If your law firm is considering a merger, it is a perfect time to evaluate the operating cost associated with the combined organizations.
Mergers are risky transactions. Having operating costs in line will decrease pressure on the new entity.
Although all costs should be evaluated, we will focus on three areas in this post. Two represent areas where you should be able to realize a reduction in expenses (space and people), and one is an area where you should plan for a budget increase (business development/advertising).
The cost associated with housing a law firm is typically one of the two largest expenses for firms. There are, of course, two key drivers in this discussion — the amount of space, and the cost per square foot.
On the first count, in recent years firms have found ways to decrease the amount of space required. Some of the efficiencies offered by technology combined with less spacious partner offices are among the big factors here. Reports suggest that over the last decade or so benchmarks for space have dropped from 900 square feet per lawyer to closer to 600.
But what about the cost per square foot? Thanks to landlords, this one is out of our control — right? Or is it?
There continues to be what I suggest is a false perception that firms need to be located in the very areas where rates tend to be highest. The inclination remains to lease space in the heart of the central business district, or the hottest new area of town in the newest building.
While many law firm leaders tend to view the cost of premium space as the price of doing business, the increasing reality is that this space is of little to no relevance to virtually any client.
As you begin planning for the combination of your firm with another, look hard at how you can realize some space efficiencies as part of the transaction.
The second area of significant cost for law firms is the direct and indirect cost associated with attorneys, paralegals and staff. In virtually every law firm combination, there are redundancies in one or more of these areas.
As you plan for the integration of the two firms each of these human resource areas should be evaluated for redundancy, improved efficiency, and effective client service and support. When two firms become one, the goal is to end up with the strongest organization possible. This means reassuring the best and weeding out the weakest.
Keep your eye on two periods, the “time of transition”, and the long term. Personnel needs are greatest during the transition period.
People decisions are difficult, and critically important. An open and honest approach to assessing the needs of the new firm will serve you well.

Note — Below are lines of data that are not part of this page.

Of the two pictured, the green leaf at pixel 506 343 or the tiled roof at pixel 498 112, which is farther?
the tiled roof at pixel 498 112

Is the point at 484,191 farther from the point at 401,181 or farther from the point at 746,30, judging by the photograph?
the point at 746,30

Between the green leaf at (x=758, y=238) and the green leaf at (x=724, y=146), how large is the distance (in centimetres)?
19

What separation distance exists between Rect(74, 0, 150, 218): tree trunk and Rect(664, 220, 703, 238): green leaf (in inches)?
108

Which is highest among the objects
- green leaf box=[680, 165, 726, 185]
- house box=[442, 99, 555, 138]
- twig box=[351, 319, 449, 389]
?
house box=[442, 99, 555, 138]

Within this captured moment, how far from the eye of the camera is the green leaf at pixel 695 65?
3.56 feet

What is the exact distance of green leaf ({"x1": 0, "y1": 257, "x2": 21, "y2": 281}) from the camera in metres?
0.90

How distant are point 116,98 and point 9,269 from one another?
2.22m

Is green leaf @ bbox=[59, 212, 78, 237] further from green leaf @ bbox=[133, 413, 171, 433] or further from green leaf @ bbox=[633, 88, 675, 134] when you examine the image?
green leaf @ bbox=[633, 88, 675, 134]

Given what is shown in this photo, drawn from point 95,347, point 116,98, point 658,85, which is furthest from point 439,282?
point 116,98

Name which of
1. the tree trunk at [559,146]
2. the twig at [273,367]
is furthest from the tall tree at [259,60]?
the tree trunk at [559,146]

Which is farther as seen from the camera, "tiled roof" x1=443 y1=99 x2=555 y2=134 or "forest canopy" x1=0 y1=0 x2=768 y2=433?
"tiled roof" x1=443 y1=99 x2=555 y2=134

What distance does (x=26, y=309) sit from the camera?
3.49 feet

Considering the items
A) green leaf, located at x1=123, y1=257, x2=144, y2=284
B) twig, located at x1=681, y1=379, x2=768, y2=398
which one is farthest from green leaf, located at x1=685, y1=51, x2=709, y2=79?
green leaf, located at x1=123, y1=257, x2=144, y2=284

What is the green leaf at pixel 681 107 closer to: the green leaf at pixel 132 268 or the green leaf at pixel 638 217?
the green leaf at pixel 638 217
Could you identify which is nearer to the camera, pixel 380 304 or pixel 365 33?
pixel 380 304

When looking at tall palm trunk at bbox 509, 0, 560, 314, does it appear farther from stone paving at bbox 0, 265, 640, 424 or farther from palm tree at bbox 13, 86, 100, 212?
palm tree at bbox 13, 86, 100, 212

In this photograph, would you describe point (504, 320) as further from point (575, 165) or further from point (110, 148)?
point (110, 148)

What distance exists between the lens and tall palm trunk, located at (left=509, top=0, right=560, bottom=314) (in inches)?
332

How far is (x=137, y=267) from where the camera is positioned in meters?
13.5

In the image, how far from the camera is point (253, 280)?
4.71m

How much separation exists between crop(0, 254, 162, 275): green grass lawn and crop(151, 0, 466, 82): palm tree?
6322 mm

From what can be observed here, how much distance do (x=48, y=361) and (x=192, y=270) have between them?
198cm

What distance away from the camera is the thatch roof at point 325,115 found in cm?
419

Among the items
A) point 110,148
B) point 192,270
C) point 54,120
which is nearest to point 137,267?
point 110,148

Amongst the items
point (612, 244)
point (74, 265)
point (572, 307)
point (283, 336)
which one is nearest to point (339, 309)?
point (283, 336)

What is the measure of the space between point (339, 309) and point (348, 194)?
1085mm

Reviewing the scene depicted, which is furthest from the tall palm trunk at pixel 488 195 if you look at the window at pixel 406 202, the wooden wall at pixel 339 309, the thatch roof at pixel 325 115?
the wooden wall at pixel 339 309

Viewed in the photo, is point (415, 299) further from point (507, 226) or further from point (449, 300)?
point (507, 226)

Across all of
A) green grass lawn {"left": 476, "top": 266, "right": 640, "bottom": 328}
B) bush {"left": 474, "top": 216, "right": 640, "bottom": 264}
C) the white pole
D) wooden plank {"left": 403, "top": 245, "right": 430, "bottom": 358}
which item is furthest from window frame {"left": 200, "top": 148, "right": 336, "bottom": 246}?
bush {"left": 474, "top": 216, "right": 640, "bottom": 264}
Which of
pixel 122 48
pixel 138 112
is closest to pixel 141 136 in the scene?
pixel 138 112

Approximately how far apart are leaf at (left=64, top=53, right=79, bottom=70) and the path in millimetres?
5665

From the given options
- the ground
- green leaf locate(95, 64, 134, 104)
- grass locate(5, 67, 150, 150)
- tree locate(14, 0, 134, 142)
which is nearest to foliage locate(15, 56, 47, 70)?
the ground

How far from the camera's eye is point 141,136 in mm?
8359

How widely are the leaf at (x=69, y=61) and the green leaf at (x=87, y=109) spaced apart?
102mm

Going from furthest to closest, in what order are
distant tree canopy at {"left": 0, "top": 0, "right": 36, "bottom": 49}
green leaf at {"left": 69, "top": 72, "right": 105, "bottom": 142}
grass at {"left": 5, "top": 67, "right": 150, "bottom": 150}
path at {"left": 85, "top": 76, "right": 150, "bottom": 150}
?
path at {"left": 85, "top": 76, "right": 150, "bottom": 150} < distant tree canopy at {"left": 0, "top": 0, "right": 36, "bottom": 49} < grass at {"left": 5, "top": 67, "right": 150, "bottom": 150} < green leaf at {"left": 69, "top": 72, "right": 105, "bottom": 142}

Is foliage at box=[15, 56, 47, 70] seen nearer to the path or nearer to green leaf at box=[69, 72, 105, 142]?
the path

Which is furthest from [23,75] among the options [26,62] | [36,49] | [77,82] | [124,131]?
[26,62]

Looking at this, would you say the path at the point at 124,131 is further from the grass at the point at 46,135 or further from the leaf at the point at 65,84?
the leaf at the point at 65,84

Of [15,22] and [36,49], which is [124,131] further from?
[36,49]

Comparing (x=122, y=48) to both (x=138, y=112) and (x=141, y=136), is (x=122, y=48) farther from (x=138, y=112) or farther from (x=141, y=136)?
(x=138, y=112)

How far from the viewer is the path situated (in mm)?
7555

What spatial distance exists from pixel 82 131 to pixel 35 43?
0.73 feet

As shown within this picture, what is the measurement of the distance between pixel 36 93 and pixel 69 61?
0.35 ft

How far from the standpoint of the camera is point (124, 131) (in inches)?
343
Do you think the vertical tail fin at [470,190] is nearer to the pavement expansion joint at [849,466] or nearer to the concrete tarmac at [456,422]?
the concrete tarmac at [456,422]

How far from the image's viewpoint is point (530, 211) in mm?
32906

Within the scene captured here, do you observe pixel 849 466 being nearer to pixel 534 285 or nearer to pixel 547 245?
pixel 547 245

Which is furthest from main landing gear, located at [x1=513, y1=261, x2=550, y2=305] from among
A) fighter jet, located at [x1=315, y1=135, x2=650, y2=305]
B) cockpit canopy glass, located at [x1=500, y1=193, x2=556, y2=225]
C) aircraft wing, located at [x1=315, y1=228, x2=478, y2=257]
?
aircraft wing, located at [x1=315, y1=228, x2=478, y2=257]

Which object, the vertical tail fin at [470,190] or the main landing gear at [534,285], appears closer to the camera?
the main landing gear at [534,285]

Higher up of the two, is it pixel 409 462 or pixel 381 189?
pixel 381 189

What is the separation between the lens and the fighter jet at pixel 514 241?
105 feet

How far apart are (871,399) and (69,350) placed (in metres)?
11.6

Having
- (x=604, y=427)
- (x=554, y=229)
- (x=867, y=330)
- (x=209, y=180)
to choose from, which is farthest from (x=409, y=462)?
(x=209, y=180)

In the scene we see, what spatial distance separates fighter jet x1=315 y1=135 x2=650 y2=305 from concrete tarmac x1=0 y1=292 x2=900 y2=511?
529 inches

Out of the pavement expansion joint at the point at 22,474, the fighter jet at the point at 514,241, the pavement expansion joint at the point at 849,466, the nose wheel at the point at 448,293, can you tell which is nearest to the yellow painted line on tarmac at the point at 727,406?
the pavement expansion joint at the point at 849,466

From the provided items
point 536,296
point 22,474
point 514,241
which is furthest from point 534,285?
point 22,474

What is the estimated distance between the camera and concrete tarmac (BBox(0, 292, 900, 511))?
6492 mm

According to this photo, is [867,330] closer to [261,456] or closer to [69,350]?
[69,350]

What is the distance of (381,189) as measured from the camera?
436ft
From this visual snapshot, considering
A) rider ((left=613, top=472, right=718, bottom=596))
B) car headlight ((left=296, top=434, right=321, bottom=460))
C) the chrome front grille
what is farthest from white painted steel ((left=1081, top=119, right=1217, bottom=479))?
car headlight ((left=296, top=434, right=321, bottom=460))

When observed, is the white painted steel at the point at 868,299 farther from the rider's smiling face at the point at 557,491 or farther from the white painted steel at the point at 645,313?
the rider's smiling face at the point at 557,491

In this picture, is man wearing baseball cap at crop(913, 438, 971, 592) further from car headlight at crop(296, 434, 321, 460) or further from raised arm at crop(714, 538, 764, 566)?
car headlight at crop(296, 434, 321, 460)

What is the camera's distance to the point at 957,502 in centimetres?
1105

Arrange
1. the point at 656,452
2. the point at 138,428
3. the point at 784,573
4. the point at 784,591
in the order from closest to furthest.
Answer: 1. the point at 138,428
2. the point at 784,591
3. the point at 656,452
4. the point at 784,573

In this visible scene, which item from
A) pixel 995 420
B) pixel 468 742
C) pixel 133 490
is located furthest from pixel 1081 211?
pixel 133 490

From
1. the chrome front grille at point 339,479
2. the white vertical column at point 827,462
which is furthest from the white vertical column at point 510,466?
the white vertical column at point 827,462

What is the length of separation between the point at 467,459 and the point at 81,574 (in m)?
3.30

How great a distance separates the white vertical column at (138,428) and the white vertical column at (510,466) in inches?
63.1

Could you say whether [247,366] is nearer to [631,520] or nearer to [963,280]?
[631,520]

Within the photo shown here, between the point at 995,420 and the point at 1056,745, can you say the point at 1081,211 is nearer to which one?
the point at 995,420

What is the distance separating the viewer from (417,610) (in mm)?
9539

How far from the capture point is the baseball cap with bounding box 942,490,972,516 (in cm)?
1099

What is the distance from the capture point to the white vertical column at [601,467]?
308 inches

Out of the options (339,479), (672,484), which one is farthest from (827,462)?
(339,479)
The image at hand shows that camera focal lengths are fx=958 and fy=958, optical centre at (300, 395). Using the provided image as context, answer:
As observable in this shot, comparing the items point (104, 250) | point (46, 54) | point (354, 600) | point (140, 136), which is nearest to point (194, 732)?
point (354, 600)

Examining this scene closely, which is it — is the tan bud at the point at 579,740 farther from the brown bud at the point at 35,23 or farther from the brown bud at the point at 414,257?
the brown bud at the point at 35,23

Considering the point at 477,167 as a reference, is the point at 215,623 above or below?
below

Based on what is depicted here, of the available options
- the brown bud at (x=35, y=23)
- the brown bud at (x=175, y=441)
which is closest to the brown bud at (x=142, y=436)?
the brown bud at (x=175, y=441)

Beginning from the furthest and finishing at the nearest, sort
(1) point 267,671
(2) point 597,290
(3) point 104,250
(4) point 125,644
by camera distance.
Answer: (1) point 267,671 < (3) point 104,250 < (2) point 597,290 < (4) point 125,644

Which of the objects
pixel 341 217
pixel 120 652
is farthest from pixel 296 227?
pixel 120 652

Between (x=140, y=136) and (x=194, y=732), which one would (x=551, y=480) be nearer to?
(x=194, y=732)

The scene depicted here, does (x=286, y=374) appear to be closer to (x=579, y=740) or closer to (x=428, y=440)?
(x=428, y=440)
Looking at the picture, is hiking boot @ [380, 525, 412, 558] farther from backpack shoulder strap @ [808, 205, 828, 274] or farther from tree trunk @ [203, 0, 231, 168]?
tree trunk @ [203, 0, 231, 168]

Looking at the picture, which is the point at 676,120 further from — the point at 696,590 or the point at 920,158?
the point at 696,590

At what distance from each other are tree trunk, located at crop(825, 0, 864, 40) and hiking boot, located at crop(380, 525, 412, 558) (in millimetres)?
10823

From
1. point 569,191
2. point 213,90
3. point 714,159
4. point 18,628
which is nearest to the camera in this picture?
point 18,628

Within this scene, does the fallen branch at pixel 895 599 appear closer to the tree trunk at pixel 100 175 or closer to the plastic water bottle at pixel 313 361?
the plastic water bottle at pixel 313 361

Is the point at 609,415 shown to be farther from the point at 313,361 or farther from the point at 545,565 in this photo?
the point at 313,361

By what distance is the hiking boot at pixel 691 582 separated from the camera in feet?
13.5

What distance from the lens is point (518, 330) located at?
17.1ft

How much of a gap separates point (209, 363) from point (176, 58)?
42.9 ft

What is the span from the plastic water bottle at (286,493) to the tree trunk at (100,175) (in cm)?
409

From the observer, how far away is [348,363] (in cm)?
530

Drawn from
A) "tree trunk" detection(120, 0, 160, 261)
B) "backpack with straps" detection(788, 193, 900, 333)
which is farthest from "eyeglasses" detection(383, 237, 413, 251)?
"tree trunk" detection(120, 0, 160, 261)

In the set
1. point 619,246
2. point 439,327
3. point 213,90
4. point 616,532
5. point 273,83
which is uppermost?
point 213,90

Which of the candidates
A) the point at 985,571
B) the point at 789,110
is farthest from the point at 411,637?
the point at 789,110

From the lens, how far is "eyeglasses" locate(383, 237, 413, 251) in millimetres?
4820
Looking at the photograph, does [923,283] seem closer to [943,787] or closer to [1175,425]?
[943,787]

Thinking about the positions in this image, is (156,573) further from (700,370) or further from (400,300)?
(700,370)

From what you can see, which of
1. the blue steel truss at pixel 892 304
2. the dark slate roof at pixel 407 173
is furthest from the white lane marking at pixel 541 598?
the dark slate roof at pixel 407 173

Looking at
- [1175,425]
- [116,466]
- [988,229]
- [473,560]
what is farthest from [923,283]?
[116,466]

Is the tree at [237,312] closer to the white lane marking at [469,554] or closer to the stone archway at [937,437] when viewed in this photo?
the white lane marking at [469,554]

Leveraging the transaction
An area that you should consider making additional investment is market awareness. The quickest way to leverage the value of a merger is to ensure that existing, former and prospective clients know of the new capabilities resulting from the transaction.
This awareness comes about through a well-planned communication initiative. The project starts with the development of a clear and concise message, which reflects the enhanced value created by the merger.
The delivery of the message will vary by situation; but generally your plan should include, face-to-face meetings with key clients, direct mail, electronic communiques, and announcements in relevant professional publications.
Have you engaged in a thorough review of the cost structures as you plan for your merger? Do you have a well designed communication plan to let the relevant sectors of the marketplace in on the increased value you now represent?